Perhaps his monks were worldly men who needed basic instruction. Or perhaps they were particularly ill-willed. Neilos rails against all the monks of his day as being ignorant, arrogant (with a “Pharisaic superciliousness”), deceitful, and covetous. He expounds on the dangers of property, on the frequenting of cities, on the evils of commerce, farming, and the professions. He widens his criticisms to include teachers of monks and spiritual directors, whom he describes as equally “disgraceful.” All of this Neilos writes using strained and awkward analogies to events and characters of the Old Testament.
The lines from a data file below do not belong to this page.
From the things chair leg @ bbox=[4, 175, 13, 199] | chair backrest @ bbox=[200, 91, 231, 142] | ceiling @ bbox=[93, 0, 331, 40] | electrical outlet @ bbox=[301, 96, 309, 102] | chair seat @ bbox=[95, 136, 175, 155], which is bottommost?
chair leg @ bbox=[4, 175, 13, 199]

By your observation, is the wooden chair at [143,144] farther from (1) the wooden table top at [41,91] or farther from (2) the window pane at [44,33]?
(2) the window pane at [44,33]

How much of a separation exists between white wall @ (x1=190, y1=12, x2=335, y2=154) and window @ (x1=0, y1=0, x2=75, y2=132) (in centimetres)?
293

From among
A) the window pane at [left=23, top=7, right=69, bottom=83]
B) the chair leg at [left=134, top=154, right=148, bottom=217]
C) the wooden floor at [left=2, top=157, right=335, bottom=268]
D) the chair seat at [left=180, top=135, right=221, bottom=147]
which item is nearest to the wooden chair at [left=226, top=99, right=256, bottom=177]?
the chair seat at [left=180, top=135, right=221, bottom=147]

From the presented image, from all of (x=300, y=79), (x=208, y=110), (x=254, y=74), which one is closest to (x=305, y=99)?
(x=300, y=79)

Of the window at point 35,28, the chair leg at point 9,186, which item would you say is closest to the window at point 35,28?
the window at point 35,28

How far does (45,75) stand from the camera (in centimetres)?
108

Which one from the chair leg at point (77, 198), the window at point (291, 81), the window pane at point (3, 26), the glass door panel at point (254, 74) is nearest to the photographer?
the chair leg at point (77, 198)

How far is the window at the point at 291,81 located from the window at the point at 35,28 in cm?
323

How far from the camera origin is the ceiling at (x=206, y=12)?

Neilos indicates that “outward practices of asceticism” are but the initial step for successful monastic life on the way to what he calls “stillness.” But he does not elaborate on stillness, expending his written efforts on exhorting his recalcitrant monks. It seems an exasperating task. At least Neilos closes more positively:
If our attachment to things gives them this power over our intelligence and stops the senses from functioning, how much more should the love of wisdom cause our intellect to renounce both sensory things and the senses themselves, lifting it up and concentrating it upon the contemplation of spiritual things?